Hacker Newsnew | past | comments | ask | show | jobs | submitlogin
The fastest random-number generator ever built (nature.com)
51 points by gmays on March 7, 2021 | hide | past | favorite | 23 comments


Am I wrong to assume that this will forever be expensive and impractical compared to e.g. Intel's RDRAND implementation where the RNG is built using the same process as the rest of the processor? It seems like you couldn't easily integrate this on the same die as a processor and if it's a completely separate chip, how in the world are you ever going to make it economically advantageous compared to a silicon RNG feeding a CSPRNG? The CSPRNG could be outputting as much random data as you could ever want and it's simple enough to guard your seed data to that CSPRNG, not to mention reseeding it just to make side channels that much more cumbersome to exploit, such that the output of the CSPRNG is for all practical purposes just as secure as whatever output this thing is putting out.
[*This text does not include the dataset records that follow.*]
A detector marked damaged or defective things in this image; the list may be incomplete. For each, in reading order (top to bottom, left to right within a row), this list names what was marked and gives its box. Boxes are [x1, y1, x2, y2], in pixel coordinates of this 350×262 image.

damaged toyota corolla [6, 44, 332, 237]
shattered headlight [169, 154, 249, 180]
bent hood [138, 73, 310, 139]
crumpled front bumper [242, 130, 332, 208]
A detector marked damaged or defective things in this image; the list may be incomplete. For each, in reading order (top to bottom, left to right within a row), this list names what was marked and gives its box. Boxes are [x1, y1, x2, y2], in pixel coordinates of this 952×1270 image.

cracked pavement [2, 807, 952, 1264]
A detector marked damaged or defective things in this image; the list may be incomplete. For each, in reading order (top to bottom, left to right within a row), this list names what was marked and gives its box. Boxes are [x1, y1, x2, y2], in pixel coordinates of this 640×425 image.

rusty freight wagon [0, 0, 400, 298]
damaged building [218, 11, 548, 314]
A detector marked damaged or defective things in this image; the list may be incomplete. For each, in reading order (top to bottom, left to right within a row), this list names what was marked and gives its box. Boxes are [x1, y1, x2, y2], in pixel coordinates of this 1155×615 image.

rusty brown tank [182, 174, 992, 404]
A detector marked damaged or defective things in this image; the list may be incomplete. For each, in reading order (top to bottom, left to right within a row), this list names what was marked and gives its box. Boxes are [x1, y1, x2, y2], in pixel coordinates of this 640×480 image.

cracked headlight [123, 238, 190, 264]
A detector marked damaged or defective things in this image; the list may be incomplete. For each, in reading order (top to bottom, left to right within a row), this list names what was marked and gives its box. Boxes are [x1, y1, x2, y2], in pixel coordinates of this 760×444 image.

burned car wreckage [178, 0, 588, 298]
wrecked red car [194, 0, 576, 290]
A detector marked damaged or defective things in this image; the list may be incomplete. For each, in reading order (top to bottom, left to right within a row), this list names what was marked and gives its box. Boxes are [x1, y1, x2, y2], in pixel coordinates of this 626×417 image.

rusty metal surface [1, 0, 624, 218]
A common problem is the microcontroller that powers up and needs randomness immediately, before it can initialize its peripherals and establish communication links. There, a billion or even a million bits per second may be enough.

Now that we have packaged chiplets, we should be open to stuff on a different semiconductor process than our CPU cores.

Where we need random bits as fast as they can be had is when running Monte Carlo processes on GPUs. There, the sources need to be on-chip because interconnect would be too expensive; we need a separate bit source integrated into each functional unit, and producing a whole machine word's worth each cycle, so a word is always ready immediately when it could be used. Sometime we need more than one before starting a computation.


There have boon some major problems with rdrand, on amd side at least (first the bulldozer/jaguar incident, and now the ryzen one).


Well integrating a diverse range of cores into a CPU is all the rage these days...if Intel doesn't do it Apple would.


I dunno man, it ain't got nothing on my man over in accounting

https://dilbert.com/strip/2001-10-25



Bruce Schneier had a section on recognizing snake oil encryption. One of the things that gave it away was a ridiculous key length. “Standard AES uses 256 but keys, but ours uses 10,000 bit keys, so ours is much better.”

In terms of using randomness is crypto, you actually don’t need that much. If you have 256 bits, or 512 bits for an crazy amount of safety factor, you should be good to go. A lot of the secure PRNG’s are built in the same principles as our encryption algorithms. If we don’t trust those, we likely have much bigger issues with the foundations of cryptography.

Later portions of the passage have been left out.